CHARLOTTE, N.C. -- The widow of a man killed in a crash at a dangerous intersection in North Charlotte has rallied friends and neighbors to get the road redesigned. Now North Carolina DOT engineers are optimistic they’ll soon find funding to change the road.
(One personal disclosure: I was a personal friend of the man killed in this crash, Steve Hance.)
I didn’t call him Steve. Like many of his friends, I just called him “Flat Top.”
“His e-mail address was “flat top,” says his wife Carol Hance. “Every flat top,” she laughs, “Flat top was taken.”
He wasn’t in the military. But he was a pilot. That’s how he met Carol.
“He was a flight instructor when I was going to flight school,” she says.
Steve worked at the Home Depot near Lake Norman. He was a kind of jack-of-all-trades. In fact, he died driving to work. An apron signed by his friends and co-workers still hangs at a road sign at the intersection where he died, Reames Road and Metromont Industrial Boulevard.
In April of last year, an 18-wheeler driving northbound from Reames onto Metromont Industrial crossed into the southbound lane and T-boned Steve’s Jeep Cherokee, killing him.
“I got a phone call from someone at the trauma center at CMC saying he had been in an accident,” Carol remembers.
She spent the next week with her family in Pennsylvania. On her way back home, she stopped by the intersection where her husband was killed and took pictures, documenting the signs and the layout with a digital camera.
“I wasn't very comfortable doing it but it was one of those fears I had to face,” she says.
She began to research other crashes at the same intersection. Some were very much like Steve’s. Some not. According to the DOT, there had been six accidents in five years – two serious and one fatal – Steve’s.
She wanted something done.

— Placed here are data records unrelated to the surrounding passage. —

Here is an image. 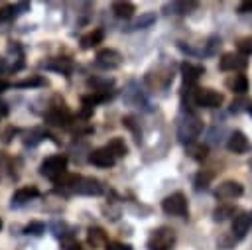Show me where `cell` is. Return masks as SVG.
Wrapping results in <instances>:
<instances>
[{
    "label": "cell",
    "mask_w": 252,
    "mask_h": 250,
    "mask_svg": "<svg viewBox=\"0 0 252 250\" xmlns=\"http://www.w3.org/2000/svg\"><path fill=\"white\" fill-rule=\"evenodd\" d=\"M201 130H203V122H201V118H199L197 114H193V112H185V114L179 118V122H177V138H179V142L185 144V146L193 144L195 138H199Z\"/></svg>",
    "instance_id": "obj_1"
},
{
    "label": "cell",
    "mask_w": 252,
    "mask_h": 250,
    "mask_svg": "<svg viewBox=\"0 0 252 250\" xmlns=\"http://www.w3.org/2000/svg\"><path fill=\"white\" fill-rule=\"evenodd\" d=\"M175 244V230L169 226H159L154 228L152 234L146 240L148 250H171Z\"/></svg>",
    "instance_id": "obj_2"
},
{
    "label": "cell",
    "mask_w": 252,
    "mask_h": 250,
    "mask_svg": "<svg viewBox=\"0 0 252 250\" xmlns=\"http://www.w3.org/2000/svg\"><path fill=\"white\" fill-rule=\"evenodd\" d=\"M65 169H67V156H63V154L49 156V157H45V159L41 161V165H39V173H41L43 177L51 179V181L59 179V177L65 173Z\"/></svg>",
    "instance_id": "obj_3"
},
{
    "label": "cell",
    "mask_w": 252,
    "mask_h": 250,
    "mask_svg": "<svg viewBox=\"0 0 252 250\" xmlns=\"http://www.w3.org/2000/svg\"><path fill=\"white\" fill-rule=\"evenodd\" d=\"M161 209L165 215H171V217H187V213H189L187 197L181 191H175L161 201Z\"/></svg>",
    "instance_id": "obj_4"
},
{
    "label": "cell",
    "mask_w": 252,
    "mask_h": 250,
    "mask_svg": "<svg viewBox=\"0 0 252 250\" xmlns=\"http://www.w3.org/2000/svg\"><path fill=\"white\" fill-rule=\"evenodd\" d=\"M242 193H244L242 183H238L234 179H226V181L219 183V187L215 189V197L219 201H234V199L242 197Z\"/></svg>",
    "instance_id": "obj_5"
},
{
    "label": "cell",
    "mask_w": 252,
    "mask_h": 250,
    "mask_svg": "<svg viewBox=\"0 0 252 250\" xmlns=\"http://www.w3.org/2000/svg\"><path fill=\"white\" fill-rule=\"evenodd\" d=\"M246 67H248V59L244 55H240V53H234V51H228L219 59V69L220 71L238 73V71H244Z\"/></svg>",
    "instance_id": "obj_6"
},
{
    "label": "cell",
    "mask_w": 252,
    "mask_h": 250,
    "mask_svg": "<svg viewBox=\"0 0 252 250\" xmlns=\"http://www.w3.org/2000/svg\"><path fill=\"white\" fill-rule=\"evenodd\" d=\"M224 102V94L215 89H199L197 91V106L203 108H217Z\"/></svg>",
    "instance_id": "obj_7"
},
{
    "label": "cell",
    "mask_w": 252,
    "mask_h": 250,
    "mask_svg": "<svg viewBox=\"0 0 252 250\" xmlns=\"http://www.w3.org/2000/svg\"><path fill=\"white\" fill-rule=\"evenodd\" d=\"M73 193L77 195H87V197H93V195H100L102 193V183L94 177H81L77 179L75 187H73Z\"/></svg>",
    "instance_id": "obj_8"
},
{
    "label": "cell",
    "mask_w": 252,
    "mask_h": 250,
    "mask_svg": "<svg viewBox=\"0 0 252 250\" xmlns=\"http://www.w3.org/2000/svg\"><path fill=\"white\" fill-rule=\"evenodd\" d=\"M94 59H96V65L102 67V69H116V67H120V63H122V55H120L116 49H112V47L98 49Z\"/></svg>",
    "instance_id": "obj_9"
},
{
    "label": "cell",
    "mask_w": 252,
    "mask_h": 250,
    "mask_svg": "<svg viewBox=\"0 0 252 250\" xmlns=\"http://www.w3.org/2000/svg\"><path fill=\"white\" fill-rule=\"evenodd\" d=\"M45 122H47V124H53V126H67V124L71 122V114H69L67 106L61 102V104L51 106V108L45 112Z\"/></svg>",
    "instance_id": "obj_10"
},
{
    "label": "cell",
    "mask_w": 252,
    "mask_h": 250,
    "mask_svg": "<svg viewBox=\"0 0 252 250\" xmlns=\"http://www.w3.org/2000/svg\"><path fill=\"white\" fill-rule=\"evenodd\" d=\"M252 226V211H240L232 219V236L234 238H244L246 232Z\"/></svg>",
    "instance_id": "obj_11"
},
{
    "label": "cell",
    "mask_w": 252,
    "mask_h": 250,
    "mask_svg": "<svg viewBox=\"0 0 252 250\" xmlns=\"http://www.w3.org/2000/svg\"><path fill=\"white\" fill-rule=\"evenodd\" d=\"M226 148H228V152H232V154H246V152H250L252 144H250V140L246 138V134H244V132L234 130V132L228 136Z\"/></svg>",
    "instance_id": "obj_12"
},
{
    "label": "cell",
    "mask_w": 252,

But she says, “No one was going to listen to just me so I decided to enlist the help of my neighbors and friends.”
Many drivers use Reames Road as a cut-through from Old Statesville Road (115) to W.T. Harris Boulevard. “A lot of my neighbors use that road to get to the mall or (Interstate) 77,” says Carol.
But heavy truck traffic cuts straight across the southbound lanes of Reames to access Metromont Industrial.
Carol makes it clear that she doesn’t blame the DOT for her husband’s death. But she did ask neighbors, friends, and people at church to write the DOT about redesigning the intersection.
“I wasn't holding them responsible for what happened to Steve but I know that they are strongly committed to safety and could be part of the solution,” she says.
Now it looks like the DOT is listening.
“We drive the roads and our families drive the roads just as everyone else and we want to see them as safe as possible,” says Scott Cole, Division Traffic Engineer for the Division of Highways.
He shows a diagram of the proposed redesign – changing the intersection from a “Y” shape to a more pronounced “T” shape, Heavy truck drivers would have to slow down and make a more conscious left turn.
“I think it's an improvement,” says Carol.
Carol knows a redesign won’t bring Steve back. But it might save someone else.
“It’s only gotten as far as it has because of people’s willingness to get together and share their concerns,” she says.
Now the DOT is hopeful the intersection will qualify for state funding from a special pool of funds set aside to make roads safer.